Reproduce the lines of the items below word for word, beginning with the line that contains "How much distance" and continuing through the end of the items.

Spatial relationship items
■ ■ ■ ■ ■
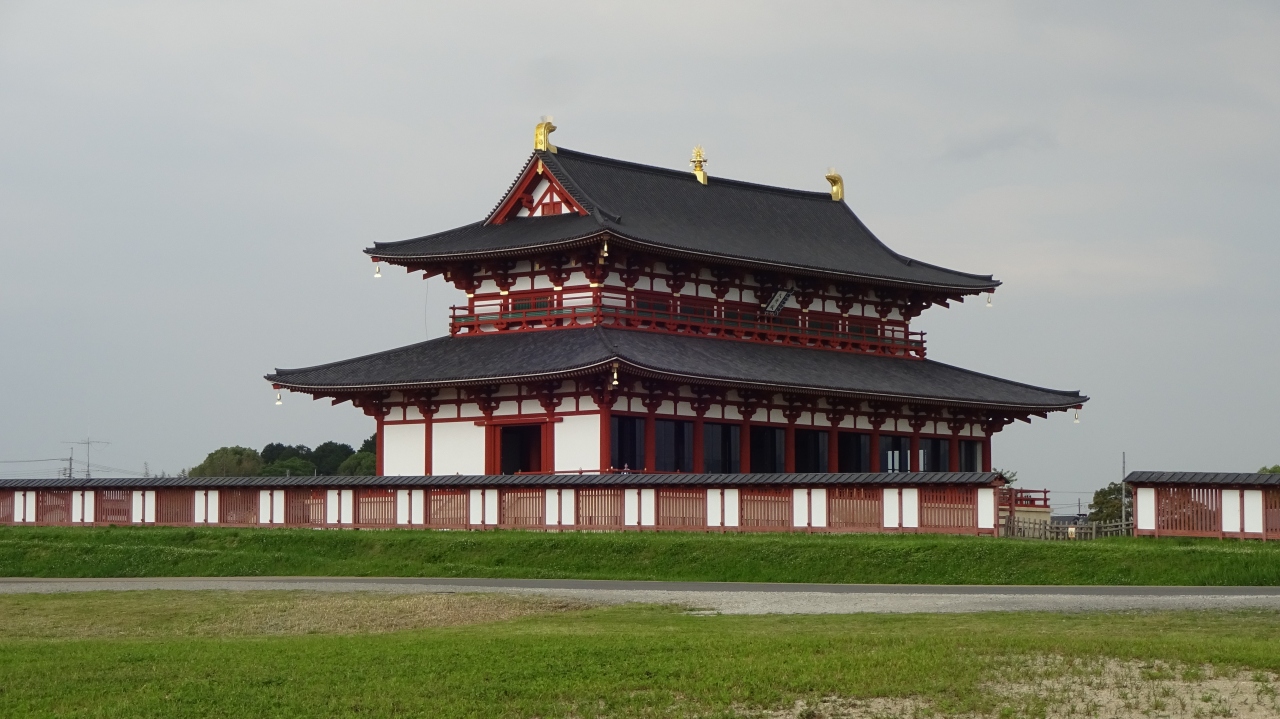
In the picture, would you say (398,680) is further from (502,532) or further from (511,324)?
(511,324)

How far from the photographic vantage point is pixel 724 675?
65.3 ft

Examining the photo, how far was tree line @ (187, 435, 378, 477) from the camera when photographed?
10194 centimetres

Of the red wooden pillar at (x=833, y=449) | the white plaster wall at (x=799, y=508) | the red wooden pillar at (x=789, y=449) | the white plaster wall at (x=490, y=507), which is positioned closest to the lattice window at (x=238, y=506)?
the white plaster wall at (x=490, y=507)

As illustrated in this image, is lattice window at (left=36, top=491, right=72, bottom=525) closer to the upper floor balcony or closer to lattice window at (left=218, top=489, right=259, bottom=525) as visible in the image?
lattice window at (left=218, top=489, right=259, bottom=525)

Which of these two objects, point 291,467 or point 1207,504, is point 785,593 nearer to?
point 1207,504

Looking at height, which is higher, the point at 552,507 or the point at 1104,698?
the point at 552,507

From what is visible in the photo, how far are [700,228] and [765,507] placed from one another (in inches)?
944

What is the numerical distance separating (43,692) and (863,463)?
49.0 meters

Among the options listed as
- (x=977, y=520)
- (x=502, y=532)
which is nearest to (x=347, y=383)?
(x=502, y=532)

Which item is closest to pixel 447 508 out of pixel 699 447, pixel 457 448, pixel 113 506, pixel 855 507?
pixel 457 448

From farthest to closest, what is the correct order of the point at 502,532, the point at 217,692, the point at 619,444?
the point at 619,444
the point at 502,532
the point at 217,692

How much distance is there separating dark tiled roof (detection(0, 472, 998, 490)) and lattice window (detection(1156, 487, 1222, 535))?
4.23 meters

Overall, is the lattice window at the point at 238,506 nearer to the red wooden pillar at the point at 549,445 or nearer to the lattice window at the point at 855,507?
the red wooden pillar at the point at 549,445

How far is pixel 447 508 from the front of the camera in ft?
■ ■ ■ ■ ■
## [Finished exercise]
How much distance is there separating dark tiled roof (detection(0, 472, 998, 490)) and lattice window (detection(1156, 487, 1222, 535))?
4.23 meters

Overall, is the lattice window at the point at 238,506 nearer to the red wooden pillar at the point at 549,445 or nearer to the lattice window at the point at 855,507?
the red wooden pillar at the point at 549,445

How far is pixel 447 508 from the front of the camera in ft?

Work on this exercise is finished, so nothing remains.